INSTRUCTIONS FOR THE TASK: Update the listing below by replacing "vineyard" with "grape arbor" wherever it occurs, and leave every other part unchanged.

-- Begin PROVIDED RECORDS --

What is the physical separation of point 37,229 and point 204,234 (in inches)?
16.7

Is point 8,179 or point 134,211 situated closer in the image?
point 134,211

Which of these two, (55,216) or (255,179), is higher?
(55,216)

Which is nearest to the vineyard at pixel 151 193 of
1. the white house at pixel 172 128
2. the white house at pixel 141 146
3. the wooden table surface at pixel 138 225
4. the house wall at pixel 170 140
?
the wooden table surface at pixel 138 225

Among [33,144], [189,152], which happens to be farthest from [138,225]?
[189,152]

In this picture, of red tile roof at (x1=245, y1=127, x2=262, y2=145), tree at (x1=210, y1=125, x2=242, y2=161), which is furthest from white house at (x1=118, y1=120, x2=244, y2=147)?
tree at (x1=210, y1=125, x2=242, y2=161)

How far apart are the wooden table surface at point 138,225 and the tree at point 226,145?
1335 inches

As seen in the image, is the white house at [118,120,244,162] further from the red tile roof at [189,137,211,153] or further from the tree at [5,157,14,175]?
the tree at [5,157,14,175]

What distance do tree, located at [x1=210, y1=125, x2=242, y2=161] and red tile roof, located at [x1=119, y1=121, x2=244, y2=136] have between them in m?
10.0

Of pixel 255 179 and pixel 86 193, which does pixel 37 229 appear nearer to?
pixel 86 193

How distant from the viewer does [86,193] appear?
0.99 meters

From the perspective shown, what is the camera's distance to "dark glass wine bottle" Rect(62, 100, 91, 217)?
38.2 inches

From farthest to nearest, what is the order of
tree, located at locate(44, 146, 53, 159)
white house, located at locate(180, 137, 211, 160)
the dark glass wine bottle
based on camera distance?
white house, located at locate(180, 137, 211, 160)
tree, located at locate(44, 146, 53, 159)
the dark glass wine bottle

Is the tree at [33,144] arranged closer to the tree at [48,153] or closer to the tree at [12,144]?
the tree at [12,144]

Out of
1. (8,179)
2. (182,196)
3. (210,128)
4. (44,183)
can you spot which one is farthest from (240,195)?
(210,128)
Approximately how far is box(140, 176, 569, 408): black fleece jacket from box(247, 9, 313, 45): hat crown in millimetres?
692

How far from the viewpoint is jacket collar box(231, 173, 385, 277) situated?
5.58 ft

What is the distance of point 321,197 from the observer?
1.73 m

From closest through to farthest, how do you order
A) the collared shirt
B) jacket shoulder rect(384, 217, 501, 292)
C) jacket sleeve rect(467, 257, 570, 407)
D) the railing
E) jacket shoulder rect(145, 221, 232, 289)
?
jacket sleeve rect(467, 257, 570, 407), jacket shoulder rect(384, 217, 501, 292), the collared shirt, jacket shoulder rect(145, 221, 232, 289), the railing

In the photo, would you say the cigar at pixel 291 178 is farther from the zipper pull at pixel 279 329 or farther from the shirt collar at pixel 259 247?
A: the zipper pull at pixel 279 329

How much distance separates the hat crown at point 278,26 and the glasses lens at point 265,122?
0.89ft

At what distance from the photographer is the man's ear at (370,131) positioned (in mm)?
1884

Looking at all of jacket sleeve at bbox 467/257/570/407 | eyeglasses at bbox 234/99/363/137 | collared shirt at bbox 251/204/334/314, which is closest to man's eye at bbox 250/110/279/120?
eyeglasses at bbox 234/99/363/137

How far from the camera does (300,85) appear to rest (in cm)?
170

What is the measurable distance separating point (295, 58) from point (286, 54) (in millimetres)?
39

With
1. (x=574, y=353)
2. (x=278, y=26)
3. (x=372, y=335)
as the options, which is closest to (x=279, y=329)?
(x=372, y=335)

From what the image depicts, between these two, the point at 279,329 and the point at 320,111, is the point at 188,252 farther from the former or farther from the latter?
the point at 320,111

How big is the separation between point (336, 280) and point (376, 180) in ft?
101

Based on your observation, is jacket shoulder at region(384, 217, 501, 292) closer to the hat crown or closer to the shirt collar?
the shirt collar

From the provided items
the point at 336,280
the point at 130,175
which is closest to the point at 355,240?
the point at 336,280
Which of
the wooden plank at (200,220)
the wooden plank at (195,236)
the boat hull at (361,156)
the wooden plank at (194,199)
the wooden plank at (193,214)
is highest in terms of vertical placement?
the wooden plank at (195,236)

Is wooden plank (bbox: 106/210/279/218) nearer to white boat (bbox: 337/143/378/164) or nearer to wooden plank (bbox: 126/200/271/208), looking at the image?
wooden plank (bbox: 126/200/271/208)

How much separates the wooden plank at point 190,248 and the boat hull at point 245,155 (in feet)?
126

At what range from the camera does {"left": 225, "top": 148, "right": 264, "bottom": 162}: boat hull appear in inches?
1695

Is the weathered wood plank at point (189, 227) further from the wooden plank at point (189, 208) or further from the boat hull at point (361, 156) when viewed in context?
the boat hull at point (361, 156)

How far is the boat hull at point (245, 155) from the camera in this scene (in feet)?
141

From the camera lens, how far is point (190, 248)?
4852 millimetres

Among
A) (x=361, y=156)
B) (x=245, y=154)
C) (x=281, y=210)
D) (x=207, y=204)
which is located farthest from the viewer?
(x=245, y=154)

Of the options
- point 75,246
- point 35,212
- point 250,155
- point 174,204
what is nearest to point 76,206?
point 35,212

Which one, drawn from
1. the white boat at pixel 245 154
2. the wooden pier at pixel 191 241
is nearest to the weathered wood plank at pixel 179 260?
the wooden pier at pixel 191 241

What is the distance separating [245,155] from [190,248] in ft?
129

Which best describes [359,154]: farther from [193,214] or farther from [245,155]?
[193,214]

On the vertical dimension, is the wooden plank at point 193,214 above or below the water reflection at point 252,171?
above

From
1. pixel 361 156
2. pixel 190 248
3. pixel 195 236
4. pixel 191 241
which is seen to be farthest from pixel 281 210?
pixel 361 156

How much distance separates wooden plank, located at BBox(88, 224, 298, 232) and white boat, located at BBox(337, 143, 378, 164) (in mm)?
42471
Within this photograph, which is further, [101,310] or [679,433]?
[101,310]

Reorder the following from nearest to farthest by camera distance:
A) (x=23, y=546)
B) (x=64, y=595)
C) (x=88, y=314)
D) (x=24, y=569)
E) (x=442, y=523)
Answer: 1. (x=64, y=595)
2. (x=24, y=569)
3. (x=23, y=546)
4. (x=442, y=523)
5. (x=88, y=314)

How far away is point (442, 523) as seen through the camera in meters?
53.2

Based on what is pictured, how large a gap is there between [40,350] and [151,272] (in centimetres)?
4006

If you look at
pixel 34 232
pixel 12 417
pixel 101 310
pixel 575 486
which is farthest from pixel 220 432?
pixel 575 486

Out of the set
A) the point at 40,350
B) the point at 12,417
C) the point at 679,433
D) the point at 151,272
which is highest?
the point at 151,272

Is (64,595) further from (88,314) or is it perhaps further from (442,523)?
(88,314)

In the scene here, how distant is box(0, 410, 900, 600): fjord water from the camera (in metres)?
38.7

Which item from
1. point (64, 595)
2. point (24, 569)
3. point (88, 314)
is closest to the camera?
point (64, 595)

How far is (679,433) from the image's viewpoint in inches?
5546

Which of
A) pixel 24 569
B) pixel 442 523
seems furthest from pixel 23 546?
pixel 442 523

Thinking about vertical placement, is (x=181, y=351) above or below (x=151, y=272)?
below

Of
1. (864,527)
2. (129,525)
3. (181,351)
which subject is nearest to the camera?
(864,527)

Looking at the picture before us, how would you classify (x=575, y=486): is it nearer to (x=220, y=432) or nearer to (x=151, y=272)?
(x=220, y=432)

-- End PROVIDED RECORDS --

TASK RESPONSE:
What is the physical separation of point 37,229 and point 204,234 (in inches)?
16.7

Is point 8,179 or point 134,211 situated closer in the image?
point 134,211

Which of these two, (55,216) or (255,179), is higher?
(55,216)

Which is nearest to the grape arbor at pixel 151 193 of
1. the white house at pixel 172 128
2. the white house at pixel 141 146
3. the wooden table surface at pixel 138 225
4. the house wall at pixel 170 140
?
the wooden table surface at pixel 138 225

Among [33,144], [189,152], which happens to be farthest from [138,225]?
[189,152]

In this picture, of red tile roof at (x1=245, y1=127, x2=262, y2=145), tree at (x1=210, y1=125, x2=242, y2=161), which is furthest from white house at (x1=118, y1=120, x2=244, y2=147)?
tree at (x1=210, y1=125, x2=242, y2=161)

How far apart are the wooden table surface at point 138,225 and the tree at point 226,145?
1335 inches

As seen in the image, is the white house at [118,120,244,162] further from the red tile roof at [189,137,211,153] or further from the tree at [5,157,14,175]?
the tree at [5,157,14,175]

What distance do tree, located at [x1=210, y1=125, x2=242, y2=161] and red tile roof, located at [x1=119, y1=121, x2=244, y2=136] have between them in m?
10.0

Of pixel 255 179 and pixel 86 193, which does pixel 37 229 appear nearer to?
pixel 86 193

How distant from the viewer does [86,193] appear?
0.99 meters

From the perspective shown, what is the camera's distance to "dark glass wine bottle" Rect(62, 100, 91, 217)?
38.2 inches

From farthest to nearest, what is the order of
tree, located at locate(44, 146, 53, 159)
white house, located at locate(180, 137, 211, 160)
the dark glass wine bottle
based on camera distance?
white house, located at locate(180, 137, 211, 160)
tree, located at locate(44, 146, 53, 159)
the dark glass wine bottle

Is the tree at [33,144] arranged closer to the tree at [48,153] or closer to the tree at [12,144]?
the tree at [12,144]

Out of
1. (8,179)
2. (182,196)
3. (210,128)
4. (44,183)
can you spot which one is farthest from (240,195)?
(210,128)
Approximately how far is box(140, 176, 569, 408): black fleece jacket from box(247, 9, 313, 45): hat crown in millimetres?
692

How far from the viewpoint is jacket collar box(231, 173, 385, 277) situated?
5.58 ft

What is the distance of point 321,197 from the observer?
1.73 m

From closest through to farthest, how do you order
A) the collared shirt
B) jacket shoulder rect(384, 217, 501, 292)
C) jacket sleeve rect(467, 257, 570, 407)
D) the railing
E) jacket shoulder rect(145, 221, 232, 289)
?
jacket sleeve rect(467, 257, 570, 407), jacket shoulder rect(384, 217, 501, 292), the collared shirt, jacket shoulder rect(145, 221, 232, 289), the railing

In the photo, would you say the cigar at pixel 291 178 is farther from the zipper pull at pixel 279 329 or farther from the shirt collar at pixel 259 247?
A: the zipper pull at pixel 279 329

How much distance separates the hat crown at point 278,26 and the glasses lens at point 265,122?
0.89ft

At what distance from the photographer is the man's ear at (370,131) positioned (in mm)?
1884

Looking at all of jacket sleeve at bbox 467/257/570/407 | eyeglasses at bbox 234/99/363/137 | collared shirt at bbox 251/204/334/314, which is closest to man's eye at bbox 250/110/279/120?
eyeglasses at bbox 234/99/363/137

How far from the camera does (300,85) appear to rest (in cm)?
170

What is the measurable distance separating point (295, 58) from point (286, 54) (in millimetres)?
39

With
1. (x=574, y=353)
2. (x=278, y=26)
3. (x=372, y=335)
as the options, which is closest to (x=279, y=329)?
(x=372, y=335)

From what the image depicts, between these two, the point at 279,329 and the point at 320,111, is the point at 188,252 farther from the former or farther from the latter?
the point at 320,111

How big is the separation between point (336, 280) and point (376, 180) in ft?
101

Based on your observation, is jacket shoulder at region(384, 217, 501, 292) closer to the hat crown or closer to the shirt collar?
the shirt collar

From the provided items
the point at 336,280
the point at 130,175
which is closest to the point at 355,240?
the point at 336,280
Which of
the wooden plank at (200,220)
the wooden plank at (195,236)
the boat hull at (361,156)
the wooden plank at (194,199)
the wooden plank at (193,214)
is highest in terms of vertical placement?
the wooden plank at (195,236)

Is wooden plank (bbox: 106/210/279/218) nearer to white boat (bbox: 337/143/378/164) or nearer to wooden plank (bbox: 126/200/271/208), looking at the image?
wooden plank (bbox: 126/200/271/208)

How much separates the wooden plank at point 190,248 and the boat hull at point 245,155 (in feet)?
126

At what range from the camera does {"left": 225, "top": 148, "right": 264, "bottom": 162}: boat hull appear in inches?
1695

Is the weathered wood plank at point (189, 227) further from the wooden plank at point (189, 208) or further from the boat hull at point (361, 156) when viewed in context?
the boat hull at point (361, 156)

How far is the boat hull at point (245, 155) from the camera in this scene (in feet)?
141

From the camera lens, how far is point (190, 248)?
4852 millimetres

Among
A) (x=361, y=156)
B) (x=245, y=154)
C) (x=281, y=210)
D) (x=207, y=204)
which is located farthest from the viewer?
(x=245, y=154)

Of the options
- point 75,246
- point 35,212
- point 250,155
- point 174,204
what is nearest to point 76,206?
point 35,212

Which one, drawn from
1. the white boat at pixel 245 154
2. the wooden pier at pixel 191 241
is nearest to the weathered wood plank at pixel 179 260?
the wooden pier at pixel 191 241

What is the distance separating [245,155] from [190,248] in ft?
129

Which best describes [359,154]: farther from [193,214] or farther from [245,155]?
[193,214]

On the vertical dimension, is the wooden plank at point 193,214 above or below the water reflection at point 252,171?
above

From
1. pixel 361 156
2. pixel 190 248
3. pixel 195 236
4. pixel 191 241
which is seen to be farthest from pixel 281 210?
pixel 361 156

How much distance separates wooden plank, located at BBox(88, 224, 298, 232) and white boat, located at BBox(337, 143, 378, 164) (in mm)?
42471
Within this photograph, which is further, [101,310] or [679,433]?
[101,310]

Reorder the following from nearest to farthest by camera distance:
A) (x=23, y=546)
B) (x=64, y=595)
C) (x=88, y=314)
D) (x=24, y=569)
E) (x=442, y=523)
Answer: 1. (x=64, y=595)
2. (x=24, y=569)
3. (x=23, y=546)
4. (x=442, y=523)
5. (x=88, y=314)

How far away is point (442, 523) as seen through the camera in meters?
53.2

Based on what is pictured, how large a gap is there between [40,350] and [151,272] (in centimetres)?
4006

If you look at
pixel 34 232
pixel 12 417
pixel 101 310
pixel 575 486
which is farthest from pixel 220 432?
pixel 575 486

Out of the set
A) the point at 40,350
B) the point at 12,417
C) the point at 679,433
D) the point at 151,272
which is highest?
the point at 151,272

Is (64,595) further from (88,314) or is it perhaps further from (442,523)?
(88,314)

In the scene here, how distant is box(0, 410, 900, 600): fjord water from the camera (in metres)?
38.7

Which item from
1. point (64, 595)
2. point (24, 569)
3. point (88, 314)
is closest to the camera?
point (64, 595)

How far is (679,433) from the image's viewpoint in inches?
5546

Which of
A) pixel 24 569
B) pixel 442 523
seems furthest from pixel 23 546?
pixel 442 523

Thinking about vertical placement, is (x=181, y=351) above or below (x=151, y=272)?
below

Of
1. (864,527)
2. (129,525)
3. (181,351)
which subject is nearest to the camera?
(864,527)

Looking at the picture before us, how would you classify (x=575, y=486): is it nearer to (x=220, y=432) or nearer to (x=151, y=272)?
(x=220, y=432)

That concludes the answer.